Re: [Air-L] research regs.
I thought we were discussing textual analysis (of online texts) not ethnography. If I am analysing a public forum/blog/wiki,facebook site in which I do not intervene then no ethics clearance is necessary. It is a published document. If I question or comment in the forum only then does it become human subject research - I am intervening in their lives - but it would still qualify for expedited clearance as low-risk, being public. Marj Dr Marjorie Kibby, Senior Lecturer in Communication & Culture Faculty of Education and Arts The University of Newcastle, Callaghan NSW 2308 Australia Marj.Kibby@newcastle.edu.au +61 2 49216604
Ed Lamoureux <ell@bumail.bradley.edu> 08/12/07 12:35 PM >>> I think this is an IRB that pretty clearly understands, via experience, ethnographic methods.

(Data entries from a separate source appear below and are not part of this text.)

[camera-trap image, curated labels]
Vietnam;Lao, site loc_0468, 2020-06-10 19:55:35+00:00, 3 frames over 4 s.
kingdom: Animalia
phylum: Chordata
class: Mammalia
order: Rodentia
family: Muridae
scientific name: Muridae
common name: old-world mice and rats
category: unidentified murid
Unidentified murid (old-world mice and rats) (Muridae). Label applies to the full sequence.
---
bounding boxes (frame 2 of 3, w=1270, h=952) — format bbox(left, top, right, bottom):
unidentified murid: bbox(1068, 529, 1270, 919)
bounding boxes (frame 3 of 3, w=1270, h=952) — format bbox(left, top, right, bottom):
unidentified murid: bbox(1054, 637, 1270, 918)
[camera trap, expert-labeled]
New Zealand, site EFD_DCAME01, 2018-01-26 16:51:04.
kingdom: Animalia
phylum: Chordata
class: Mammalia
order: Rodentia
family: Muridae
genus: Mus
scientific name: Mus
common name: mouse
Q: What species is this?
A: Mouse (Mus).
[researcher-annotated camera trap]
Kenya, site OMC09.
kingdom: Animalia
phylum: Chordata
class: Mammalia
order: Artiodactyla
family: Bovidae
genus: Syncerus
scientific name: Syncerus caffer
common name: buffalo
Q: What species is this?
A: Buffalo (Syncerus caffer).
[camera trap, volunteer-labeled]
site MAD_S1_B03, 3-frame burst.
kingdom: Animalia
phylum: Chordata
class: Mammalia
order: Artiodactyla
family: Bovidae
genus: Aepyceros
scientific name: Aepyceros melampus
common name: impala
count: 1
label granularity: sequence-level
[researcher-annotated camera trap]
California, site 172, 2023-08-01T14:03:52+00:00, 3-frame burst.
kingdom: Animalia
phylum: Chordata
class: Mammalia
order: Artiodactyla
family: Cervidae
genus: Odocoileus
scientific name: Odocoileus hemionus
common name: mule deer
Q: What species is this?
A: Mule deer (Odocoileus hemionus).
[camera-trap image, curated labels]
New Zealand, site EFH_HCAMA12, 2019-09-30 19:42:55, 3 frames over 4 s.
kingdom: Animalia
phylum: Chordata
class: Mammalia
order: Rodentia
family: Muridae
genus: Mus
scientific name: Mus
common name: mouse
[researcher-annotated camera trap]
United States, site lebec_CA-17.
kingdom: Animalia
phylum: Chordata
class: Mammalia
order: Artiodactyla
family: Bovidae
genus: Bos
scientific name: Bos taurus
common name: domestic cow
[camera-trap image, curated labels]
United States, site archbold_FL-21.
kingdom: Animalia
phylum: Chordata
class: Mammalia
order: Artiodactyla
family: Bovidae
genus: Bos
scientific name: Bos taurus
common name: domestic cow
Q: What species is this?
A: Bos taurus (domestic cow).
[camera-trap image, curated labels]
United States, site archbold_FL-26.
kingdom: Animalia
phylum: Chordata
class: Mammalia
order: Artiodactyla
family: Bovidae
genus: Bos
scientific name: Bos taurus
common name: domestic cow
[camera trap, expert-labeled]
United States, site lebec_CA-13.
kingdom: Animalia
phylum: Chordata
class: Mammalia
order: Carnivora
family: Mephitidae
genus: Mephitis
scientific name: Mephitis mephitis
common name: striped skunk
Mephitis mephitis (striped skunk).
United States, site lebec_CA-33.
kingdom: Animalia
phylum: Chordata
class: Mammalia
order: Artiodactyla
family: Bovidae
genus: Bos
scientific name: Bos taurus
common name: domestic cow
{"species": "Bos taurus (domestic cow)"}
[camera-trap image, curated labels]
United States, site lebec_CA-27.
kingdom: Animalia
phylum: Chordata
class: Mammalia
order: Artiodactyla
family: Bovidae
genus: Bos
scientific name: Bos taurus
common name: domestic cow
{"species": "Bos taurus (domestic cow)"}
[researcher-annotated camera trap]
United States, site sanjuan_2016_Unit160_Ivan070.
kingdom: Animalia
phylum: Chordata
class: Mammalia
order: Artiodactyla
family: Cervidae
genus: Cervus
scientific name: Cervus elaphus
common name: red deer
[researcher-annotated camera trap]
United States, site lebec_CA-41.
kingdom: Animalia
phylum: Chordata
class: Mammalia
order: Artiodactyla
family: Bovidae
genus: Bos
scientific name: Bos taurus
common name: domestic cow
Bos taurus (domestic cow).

On Aug 11, 2007, at 11:50 PM, Marj Kibby wrote:
I thought we were discussing textual analysis (of online texts) not ethnography. If I am analysing a public forum/blog/wiki,facebook site in which I do not intervene then no ethics clearance is necessary. It is a published document. If I question or comment in the forum only then does it become human subject research - I am intervening in their lives - but it would still qualify for expedited clearance as low-risk, being public.
Marj
You make an interesting distinction here. I'm sorry, but I do not accept it as an uncontested premise. I've spent the last year rooting around in wikis and blogs written by people with various medical conditions. One can try to say that I could use data gathered there and treat it as public document for textual analysis. One might even have an IRB that would buy it. But if I publish material about what living people have said about their heart disease, sexual disfunction, emotional distress, and psychological disarray, and those materials are traceable to the people who produced the data, and they weren't informed about my use of the data that they produced, and they are personally identifiable because one can track back the exemplars that I've published to those individuals, I'll bet you dollars to donuts that there isn't an IRB in the country that would (retrospectively) approve further research like that, if they knew what was really going on. I'm sorry, but you also won't convince me that it's ethical treatment of human subjects, no matter how you parse what you want to call the records. There's sometimes a pretty amorphous line between "documentary textual analysis" and "qualitative social scientific research." Neither intrudes with manipulations. In certain situations, QSSR gets the same "pass" as does DTA. However, not without IRB review issuing the exemption, first. One of my concerns is that from the sound of some of the responses posted here, it sounds like there are some online researchers would give themselves the pass without seeking review, because they think their work just qualified for exemption because of the way they interpret what they are doing. One of the reasons we get IRBs involved in making decisions surrounding such contested issues is that, sometimes, the researcher is NOT the best judge as to what they should or should not be allowed or required to do. Edward Lee Lamoureux, Ph. D.